Let's Try This Again
The Spirit of God. Has anybody heard the song 'Vision of You' by Shane and Shane? Probably my favorite song right now: it basically talks about inviting the Spirit to come and fill this earthly container (thanks Aunt Audrey) and letting Him be the focus. The song moves me every time I listen to it. By the way, if you haven't picked up the album Pages by Shane & Shane, you have some shopping to do. Anyway, I've been in this intense learning curve as of late as God prods me telling me that He wants more of me. Well, I don't know about you, but sacrificing more of me has always been a huge struggle of mine. It is so easy to grab life by the horns (which is what the world tries to convince us to do) and live it for ourselves with our own agenda. My good buddy Luke Heidebrecht and I were talking on the phone a week ago, an he mentioned that if our goal on earth is to serve and glorify God, why would we want to do anything else?
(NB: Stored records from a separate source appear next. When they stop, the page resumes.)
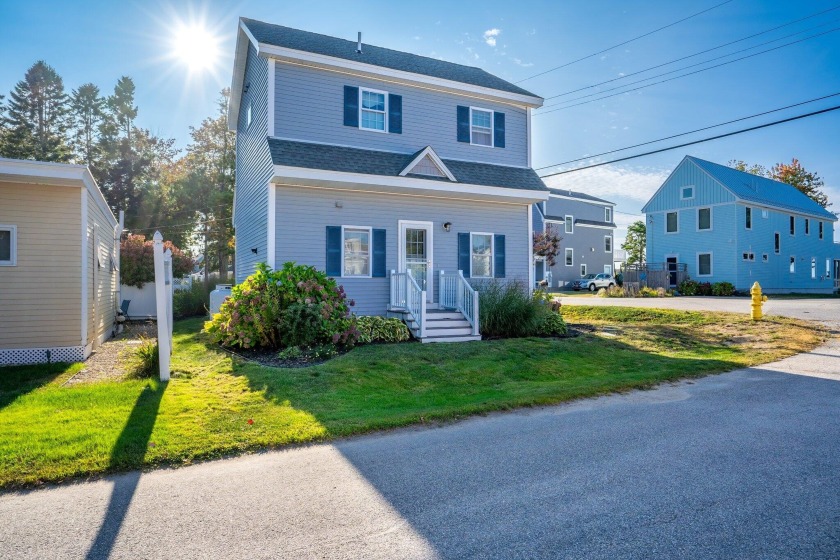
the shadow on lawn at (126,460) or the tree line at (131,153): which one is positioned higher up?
the tree line at (131,153)

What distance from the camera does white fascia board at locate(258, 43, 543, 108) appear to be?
1177 cm

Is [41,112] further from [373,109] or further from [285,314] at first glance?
[285,314]

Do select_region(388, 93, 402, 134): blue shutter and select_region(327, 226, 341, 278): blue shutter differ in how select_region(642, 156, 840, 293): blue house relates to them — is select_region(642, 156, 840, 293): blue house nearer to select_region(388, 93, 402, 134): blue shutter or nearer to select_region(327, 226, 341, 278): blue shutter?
select_region(388, 93, 402, 134): blue shutter

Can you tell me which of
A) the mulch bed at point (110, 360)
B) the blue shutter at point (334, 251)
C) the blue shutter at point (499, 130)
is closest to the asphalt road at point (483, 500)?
the mulch bed at point (110, 360)

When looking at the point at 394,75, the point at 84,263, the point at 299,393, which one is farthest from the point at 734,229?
the point at 84,263

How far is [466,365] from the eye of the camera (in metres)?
8.63

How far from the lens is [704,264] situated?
97.5 feet

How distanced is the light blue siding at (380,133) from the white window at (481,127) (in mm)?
176

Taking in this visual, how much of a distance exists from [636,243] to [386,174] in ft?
133

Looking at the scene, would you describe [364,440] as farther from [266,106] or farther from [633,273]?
[633,273]

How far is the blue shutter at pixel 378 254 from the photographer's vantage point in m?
12.3

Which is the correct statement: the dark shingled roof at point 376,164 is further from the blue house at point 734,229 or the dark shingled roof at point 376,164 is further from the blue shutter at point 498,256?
the blue house at point 734,229

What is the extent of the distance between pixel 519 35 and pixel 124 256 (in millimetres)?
15650

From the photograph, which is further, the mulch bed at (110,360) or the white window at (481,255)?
the white window at (481,255)
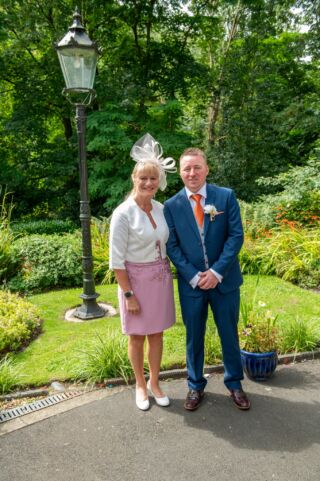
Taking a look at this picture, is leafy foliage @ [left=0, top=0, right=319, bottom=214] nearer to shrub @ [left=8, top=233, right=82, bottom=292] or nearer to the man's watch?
shrub @ [left=8, top=233, right=82, bottom=292]

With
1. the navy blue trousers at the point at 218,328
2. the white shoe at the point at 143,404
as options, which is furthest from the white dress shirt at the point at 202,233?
the white shoe at the point at 143,404

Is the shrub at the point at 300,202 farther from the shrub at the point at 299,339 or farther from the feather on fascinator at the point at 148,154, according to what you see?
the feather on fascinator at the point at 148,154

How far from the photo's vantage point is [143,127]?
36.2 feet

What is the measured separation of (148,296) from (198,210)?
2.57 feet

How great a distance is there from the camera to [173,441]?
9.19ft

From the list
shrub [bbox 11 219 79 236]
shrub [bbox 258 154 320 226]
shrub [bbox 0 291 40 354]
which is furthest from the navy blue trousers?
shrub [bbox 11 219 79 236]

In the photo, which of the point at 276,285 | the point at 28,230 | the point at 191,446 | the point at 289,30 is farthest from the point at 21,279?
the point at 289,30

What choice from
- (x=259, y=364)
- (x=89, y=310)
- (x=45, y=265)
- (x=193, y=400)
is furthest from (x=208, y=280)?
(x=45, y=265)

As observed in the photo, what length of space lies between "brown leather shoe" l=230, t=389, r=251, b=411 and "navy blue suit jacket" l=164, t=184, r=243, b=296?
0.90 metres

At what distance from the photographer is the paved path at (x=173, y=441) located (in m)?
2.51

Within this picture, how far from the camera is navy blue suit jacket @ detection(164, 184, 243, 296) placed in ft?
9.77

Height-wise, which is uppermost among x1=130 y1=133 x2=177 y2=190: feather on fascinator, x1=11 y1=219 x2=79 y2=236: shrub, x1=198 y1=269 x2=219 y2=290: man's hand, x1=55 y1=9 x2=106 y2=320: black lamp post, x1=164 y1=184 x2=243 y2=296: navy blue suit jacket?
x1=55 y1=9 x2=106 y2=320: black lamp post

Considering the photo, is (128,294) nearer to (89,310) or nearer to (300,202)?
(89,310)

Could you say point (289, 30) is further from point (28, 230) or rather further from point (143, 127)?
point (28, 230)
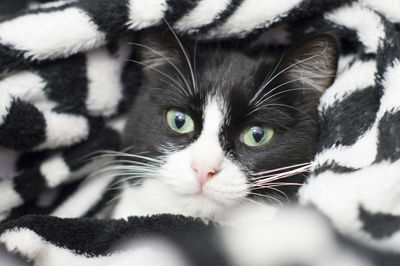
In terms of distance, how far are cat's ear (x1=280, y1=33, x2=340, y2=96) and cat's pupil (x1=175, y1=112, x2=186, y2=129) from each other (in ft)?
0.93

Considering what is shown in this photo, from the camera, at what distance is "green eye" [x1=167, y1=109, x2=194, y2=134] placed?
1.20 metres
Living our lives for ourself seems to always end with a need that cannot be filled. And then we go on trying to fill these needs that can't be filled. I can't count the times that I've had to relearn trust. Why can't I regularly trust God with my life? I think it might have something to do with pride. Pride is all about ME. It's totally counter-sacrifice and it continually pulls me away from seeking God's will in the fullest. Praise Jesus that He has never and will never give up on me. He keeps tugging at my sleeve, beckoning me.
The last few weeks have been quite the "wrestle match" with God. I've been trying to listen more for God's voice instead of filling the silence with my own words, and it seems that God has been waiting and anticipating this change in conversation for a while. It's amazing how God has the right words for our lives if only we will listen with our hearts.
Back to the Spirit of God.
I desperately need the Spirit to fill and work in me. I desire my vision to be centered on Jesus. Even though you're here, Jesus come.